Most people would agree that this is entirely appropriate.

If you saw some of my photos, that pronunciation would be entirely accurate.

“The goo in the slough gets mainly in your shoe.” Emaline Fetty, 1964.

There’s a nature preserve not too far from us called “Cranberry Slough.” I never know how in the hell it’s supposed to be pronounced around here as “slough” is not a word I’ve ever heard in conversation here. I don’t know if we rhyme it with “cow” or “coo.”

It’s pronounced “Throatwabbler Mangrove”.

As best I know, US pronunciation is pretty much universally consistent as “slew”. So as in “The knight slew the dragon.”

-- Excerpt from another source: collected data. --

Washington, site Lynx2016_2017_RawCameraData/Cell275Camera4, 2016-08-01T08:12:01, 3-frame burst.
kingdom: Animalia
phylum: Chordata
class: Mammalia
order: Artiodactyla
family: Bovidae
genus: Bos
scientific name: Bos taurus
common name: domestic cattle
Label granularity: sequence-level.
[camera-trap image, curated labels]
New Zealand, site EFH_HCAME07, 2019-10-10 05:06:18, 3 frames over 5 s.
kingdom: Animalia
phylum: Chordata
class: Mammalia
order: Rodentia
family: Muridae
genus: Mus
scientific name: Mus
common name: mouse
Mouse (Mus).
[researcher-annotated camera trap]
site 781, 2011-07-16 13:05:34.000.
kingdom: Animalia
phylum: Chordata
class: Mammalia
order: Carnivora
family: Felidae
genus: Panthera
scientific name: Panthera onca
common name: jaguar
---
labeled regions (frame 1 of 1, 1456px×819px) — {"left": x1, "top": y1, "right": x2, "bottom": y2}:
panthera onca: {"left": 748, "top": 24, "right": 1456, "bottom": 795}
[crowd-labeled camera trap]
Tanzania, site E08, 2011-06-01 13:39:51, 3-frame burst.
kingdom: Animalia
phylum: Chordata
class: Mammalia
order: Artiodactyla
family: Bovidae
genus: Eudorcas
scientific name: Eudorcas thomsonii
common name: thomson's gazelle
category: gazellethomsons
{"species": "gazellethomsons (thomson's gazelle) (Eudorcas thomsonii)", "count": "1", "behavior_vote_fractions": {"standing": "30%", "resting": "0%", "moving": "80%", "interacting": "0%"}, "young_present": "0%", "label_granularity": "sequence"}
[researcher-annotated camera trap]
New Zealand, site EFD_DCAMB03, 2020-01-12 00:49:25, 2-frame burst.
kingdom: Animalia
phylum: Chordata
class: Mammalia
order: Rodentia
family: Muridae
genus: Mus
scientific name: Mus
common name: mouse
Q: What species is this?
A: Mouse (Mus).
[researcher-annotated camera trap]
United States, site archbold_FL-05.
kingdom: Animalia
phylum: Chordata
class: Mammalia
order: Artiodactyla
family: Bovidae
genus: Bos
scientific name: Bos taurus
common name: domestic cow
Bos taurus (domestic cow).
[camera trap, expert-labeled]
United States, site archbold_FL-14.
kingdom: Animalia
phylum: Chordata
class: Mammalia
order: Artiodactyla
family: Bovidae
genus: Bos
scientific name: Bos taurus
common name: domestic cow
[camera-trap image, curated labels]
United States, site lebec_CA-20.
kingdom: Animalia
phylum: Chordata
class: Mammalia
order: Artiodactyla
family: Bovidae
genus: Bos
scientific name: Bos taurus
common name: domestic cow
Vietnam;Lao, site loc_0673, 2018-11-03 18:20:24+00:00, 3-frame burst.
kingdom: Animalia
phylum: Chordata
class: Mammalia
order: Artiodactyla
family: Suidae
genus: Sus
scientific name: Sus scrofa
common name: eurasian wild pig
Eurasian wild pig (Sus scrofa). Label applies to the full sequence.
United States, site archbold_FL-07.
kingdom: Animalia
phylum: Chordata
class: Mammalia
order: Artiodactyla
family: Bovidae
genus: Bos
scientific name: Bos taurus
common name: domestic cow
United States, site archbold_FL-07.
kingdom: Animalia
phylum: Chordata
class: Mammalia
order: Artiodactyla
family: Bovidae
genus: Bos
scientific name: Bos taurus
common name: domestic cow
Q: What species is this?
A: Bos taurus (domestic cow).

Yeah, but we’re in the Chicago area, where “route” is usually “ROWT” instead of “ROOT,” so I never know. My assumption, though, is probably “slew.”

Since ‘slew’ and ‘slOW’ (like ‘cow’) are both acceptable, I persist in calling it ‘slOW’ since that’s how I first said it in my head when I encountered the word.

At the time, I asked my mother how to pronouce and she didn’t know, so we looked it up. We mentioned this to a family friend who is a fairly prominent English professor, and he insisted if was ‘sluff’. We told him that wasn’t listed in the dictionary, and he was incredulous. He pulled out his “best ever, fully complete, absolutely authoritative” dictionary (can’t remember which now, but not one I had heard of at the time) to prove us wrong, and lo and behold, ‘sluff’ just refers to snake skin, and the boggy place is definitely not ‘sluff’.

He was mortified, I think, because he had been calling it a ‘sluff’ in college classes on Pilgrim’s Progress for decades.